TEXT SEGMENT:
━━━━━━

How is data stored in SQL server? [closed] - sql

Closed. This question needs to be more focused. It is not currently accepting answers.
Want to improve this question? Update the question so it focuses on one problem only by editing this post.
Closed 9 years ago.
Improve this question
How is data stored in SQL server?

This Wikipedia article describes it rather well.
Here is a subset of it, relating to Data Storage:
Data storage The main unit of
data storage is a database, which is a
collection of tables with typed
columns. SQL Server supports different
data types, including primary types
such as Integer, Float, Decimal, Char
(including character strings), Varchar
(variable length character strings),
binary (for unstructured blobs of
data), Text (for textual data) among
others. It also allows user-defined
composite types (UDTs) to be defined
and used. SQL Server also makes server
statistics available as virtual tables
and views (called Dynamic Management
Views or DMVs). A database can also
contain other objects including views,
stored procedures, indexes and
constraints, in addition to tables,
along with a transaction log. A SQL
Server database can contain a maximum
of 231 objects, and can span multiple
OS-level files with a maximum file
size of 220 TB. The data in the
database are stored in primary data
files with an extension .mdf.
Secondary data files, identified with
an .ndf extension, are used to store
optional metadata. Log files are
identified with the .ldf
extension.
Storage space allocated to a database
is divided into sequentially numbered
pages, each 8 KB in size. A page is
the basic unit of I/O for SQL Server
operations. A page is marked with a
96-byte header which stores metadata
about the page including the page
number, page type, free space on the
page and the ID of the object that
owns it. Page type defines the data
contained in the page - data stored in
the database, index, allocation map
which holds information about how
pages are allocated to tables and
indexes, change map which holds
information about the changes made to
other pages since last backup or
logging, or contain large data types
such as image or text. While page is
the basic unit of an I/O operation,
space is actually managed in terms of
an extent which consists of 8 pages. A
database object can either span all 8
pages in an extent ("uniform extent")
or share an extent with up to 7 more
objects ("mixed extent"). A row in a
database table cannot span more than
one page, so is limited to 8 KB in
size. However, if the data exceeds 8
KB and the row contains Varchar or
Varbinary data, the data in those
columns are moved to a new page (or
possibly a sequence of pages, called
an Allocation unit) and replaced with
a pointer to the data.
For physical storage of a table, its
rows are divided into a series of
partitions (numbered 1 to n). The
partition size is user defined; by
default all rows are in a single
partition. A table is split into
multiple partitions in order to spread
a database over a cluster. Rows in
each partition are stored in either
B-tree or heap structure. If the table
has an associated index to allow fast
retrieval of rows, the rows are stored
in-order according to their index
values, with a B-tree providing the
index. The data is in the leaf node of
the leaves, and other nodes storing
the index values for the leaf data
reachable from the respective nodes.
If the index is non-clustered, the
rows are not sorted according to the
index keys. An indexed view has the
same storage structure as an indexed
table. A table without an index is
stored in an unordered heap structure.
Both heaps and B-trees can span
multiple allocation units.

━━━━━━

TASK OBJECTIVE: Decide whether each statement agrees with the SQL Server storage thread, answering yes or no and quoting the deciding words: 1. Each page is 8 KB in size. 2. An extent consists of 16 pages. 3. A table without an index is stored in a B-tree.

DATA SECTION:
━━━━━━

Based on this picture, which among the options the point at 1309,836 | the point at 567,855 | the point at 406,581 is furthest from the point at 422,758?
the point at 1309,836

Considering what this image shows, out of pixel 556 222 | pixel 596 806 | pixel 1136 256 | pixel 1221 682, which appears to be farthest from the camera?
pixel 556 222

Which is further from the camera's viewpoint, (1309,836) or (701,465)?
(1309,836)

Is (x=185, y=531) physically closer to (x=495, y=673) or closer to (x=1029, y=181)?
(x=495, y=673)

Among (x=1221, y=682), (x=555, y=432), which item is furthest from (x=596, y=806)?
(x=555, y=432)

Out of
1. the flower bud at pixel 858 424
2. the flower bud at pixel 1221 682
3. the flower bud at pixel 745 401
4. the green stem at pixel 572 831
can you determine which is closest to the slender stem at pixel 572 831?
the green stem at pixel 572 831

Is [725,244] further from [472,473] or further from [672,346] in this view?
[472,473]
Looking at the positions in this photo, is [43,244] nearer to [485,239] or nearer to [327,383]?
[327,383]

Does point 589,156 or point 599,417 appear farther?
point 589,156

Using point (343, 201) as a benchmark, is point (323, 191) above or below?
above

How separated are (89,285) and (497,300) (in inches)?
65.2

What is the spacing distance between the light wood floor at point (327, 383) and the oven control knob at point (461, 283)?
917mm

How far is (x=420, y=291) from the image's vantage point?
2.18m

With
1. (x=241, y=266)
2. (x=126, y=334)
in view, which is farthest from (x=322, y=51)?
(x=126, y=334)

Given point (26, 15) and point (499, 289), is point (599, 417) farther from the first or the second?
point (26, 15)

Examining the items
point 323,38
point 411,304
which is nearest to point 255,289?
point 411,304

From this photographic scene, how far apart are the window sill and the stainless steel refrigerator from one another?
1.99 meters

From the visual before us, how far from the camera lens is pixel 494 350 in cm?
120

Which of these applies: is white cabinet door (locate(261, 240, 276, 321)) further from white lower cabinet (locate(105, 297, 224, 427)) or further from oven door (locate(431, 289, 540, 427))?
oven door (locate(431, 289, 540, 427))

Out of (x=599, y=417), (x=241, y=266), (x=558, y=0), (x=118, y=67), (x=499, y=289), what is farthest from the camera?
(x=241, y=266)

━━━━━━

REPLY:
1. Yes: "divided into sequentially numbered pages, each 8 KB in size."
2. No: "an extent which consists of 8 pages."
3. No: "A table without an index is stored in an unordered heap structure."